BRIEF: Each record below should be returned word for word, with no pictures included.

Pictures paired with source code
____________

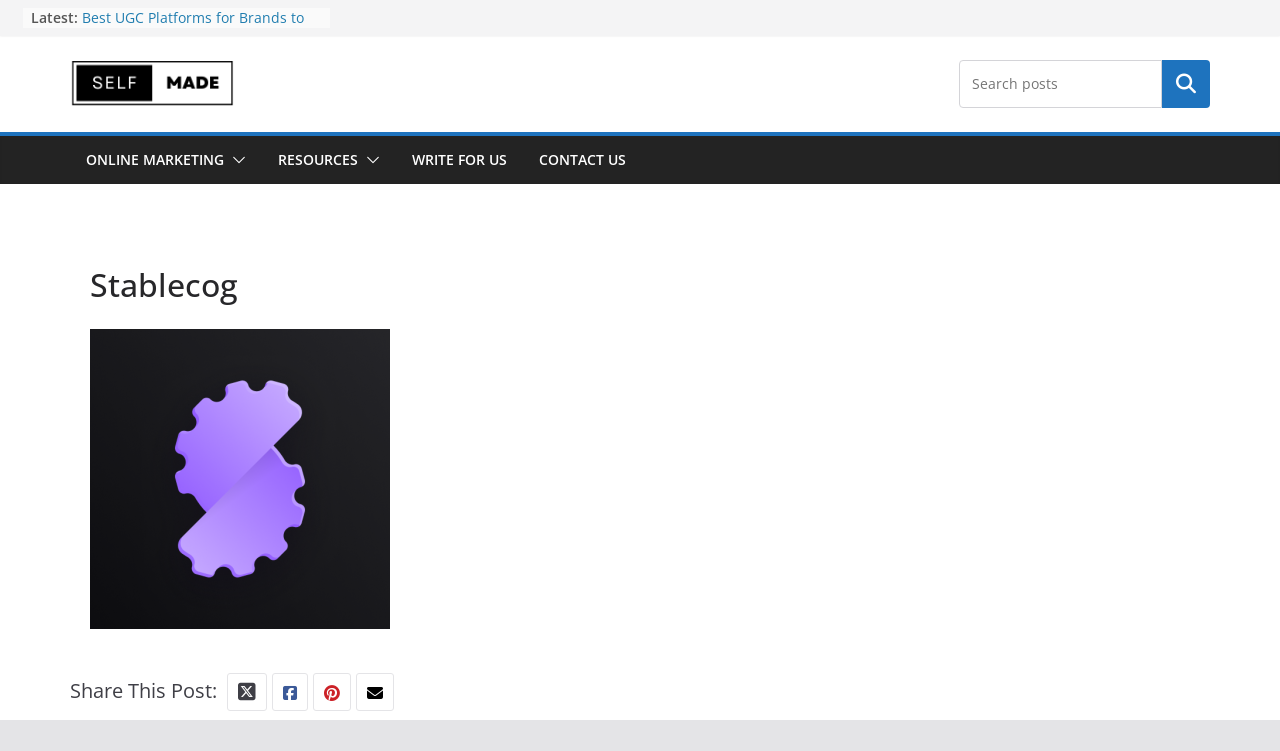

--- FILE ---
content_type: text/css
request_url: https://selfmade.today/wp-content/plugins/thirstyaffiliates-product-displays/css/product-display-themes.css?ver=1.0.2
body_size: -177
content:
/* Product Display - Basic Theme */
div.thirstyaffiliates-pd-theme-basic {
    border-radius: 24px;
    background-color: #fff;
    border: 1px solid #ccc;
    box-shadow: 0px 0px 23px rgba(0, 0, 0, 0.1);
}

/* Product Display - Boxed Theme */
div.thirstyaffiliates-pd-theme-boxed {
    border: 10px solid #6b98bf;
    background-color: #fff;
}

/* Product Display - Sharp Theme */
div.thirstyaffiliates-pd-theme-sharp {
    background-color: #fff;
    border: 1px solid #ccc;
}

____________

RESULT OF THE EXERCISE:
--- FILE ---
content_type: text/css
request_url: https://selfmade.today/wp-content/plugins/thirstyaffiliates-product-displays/css/product-display-themes.css?ver=1.0.2
body_size: -177
content:
/* Product Display - Basic Theme */
div.thirstyaffiliates-pd-theme-basic {
    border-radius: 24px;
    background-color: #fff;
    border: 1px solid #ccc;
    box-shadow: 0px 0px 23px rgba(0, 0, 0, 0.1);
}

/* Product Display - Boxed Theme */
div.thirstyaffiliates-pd-theme-boxed {
    border: 10px solid #6b98bf;
    background-color: #fff;
}

/* Product Display - Sharp Theme */
div.thirstyaffiliates-pd-theme-sharp {
    background-color: #fff;
    border: 1px solid #ccc;
}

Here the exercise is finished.